Activity >>
Reproduce the records verbatim, from the line containing "PEUGEOT 2008 1.2" up to and including the line containing "Office Chair - Burgundy", and nothing else.

══ Records for the task ══

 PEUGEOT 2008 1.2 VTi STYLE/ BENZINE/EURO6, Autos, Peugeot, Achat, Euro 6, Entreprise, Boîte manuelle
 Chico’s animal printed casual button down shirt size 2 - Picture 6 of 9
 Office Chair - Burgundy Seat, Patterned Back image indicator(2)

═══
══ Records for the task ══

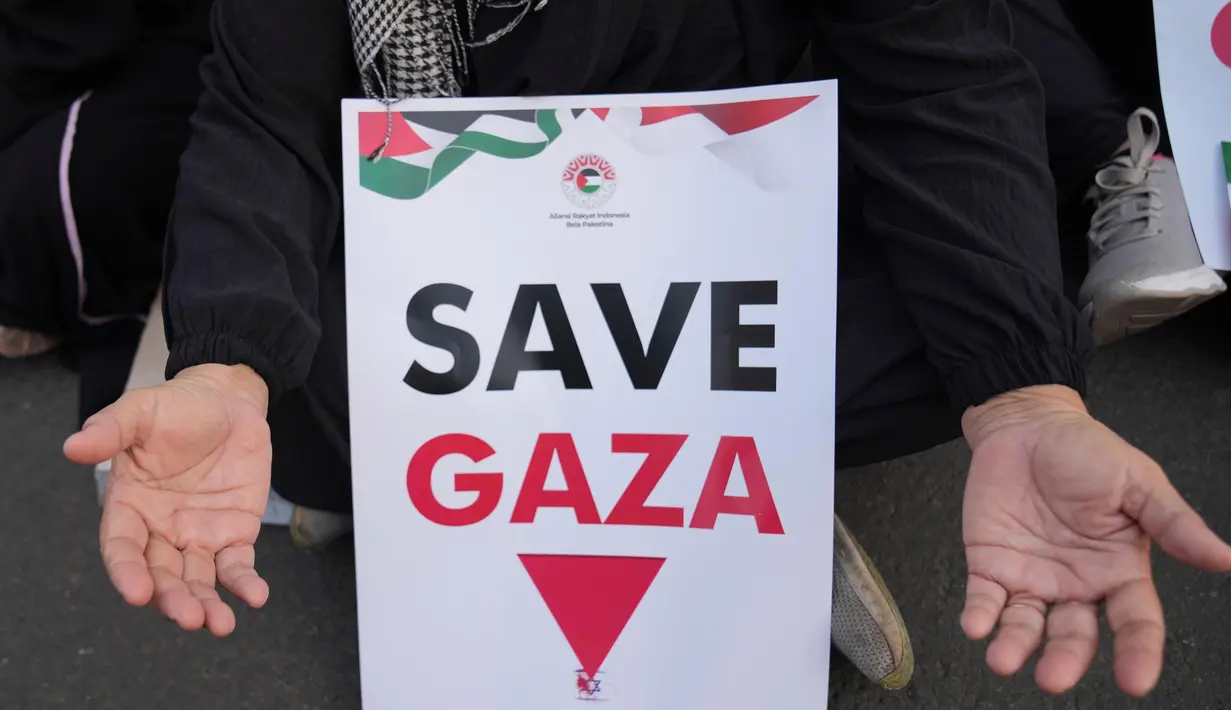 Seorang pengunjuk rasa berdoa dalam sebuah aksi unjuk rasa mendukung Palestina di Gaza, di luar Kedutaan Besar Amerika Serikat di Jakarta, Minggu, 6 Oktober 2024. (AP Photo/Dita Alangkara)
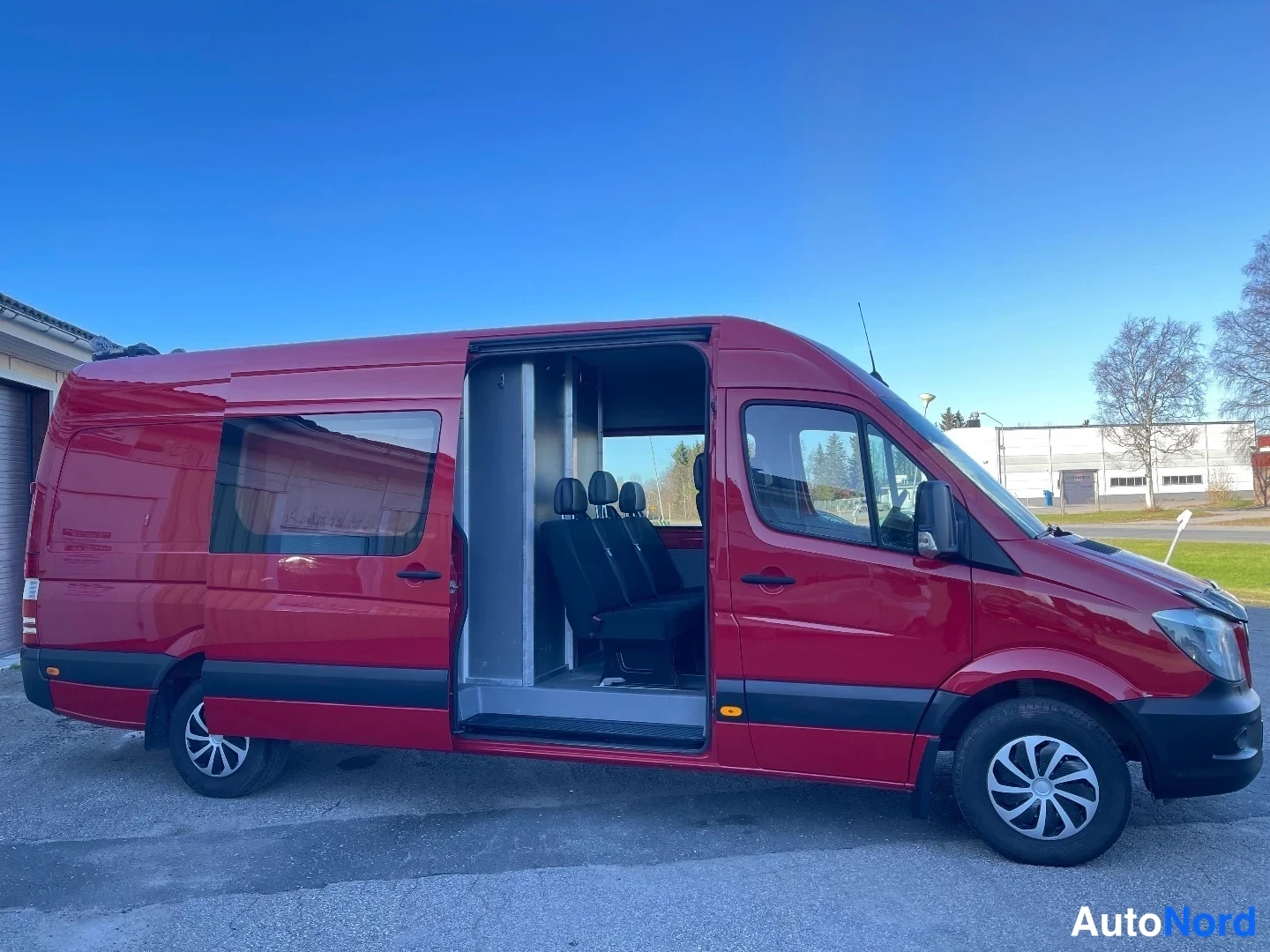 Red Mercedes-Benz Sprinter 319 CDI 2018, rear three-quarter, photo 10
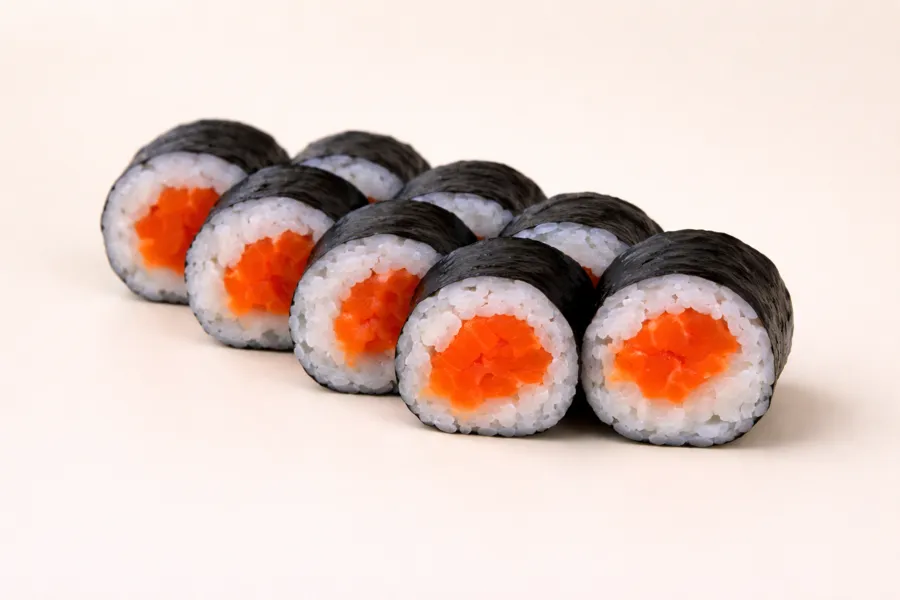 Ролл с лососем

═══
══ Records for the task ══

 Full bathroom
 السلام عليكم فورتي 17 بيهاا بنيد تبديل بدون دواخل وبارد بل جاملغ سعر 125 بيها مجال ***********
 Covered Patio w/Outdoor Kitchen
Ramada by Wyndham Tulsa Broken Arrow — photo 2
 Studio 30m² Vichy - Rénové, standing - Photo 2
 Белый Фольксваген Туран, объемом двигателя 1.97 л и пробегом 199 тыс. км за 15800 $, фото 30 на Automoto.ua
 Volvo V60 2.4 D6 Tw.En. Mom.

═══

Exercise response >>
 PEUGEOT 2008 1.2 VTi STYLE/ BENZINE/EURO6, Autos, Peugeot, Achat, Euro 6, Entreprise, Boîte manuelle
 Chico’s animal printed casual button down shirt size 2 - Picture 6 of 9
 Office Chair - Burgundy Seat, Patterned Back image indicator(2)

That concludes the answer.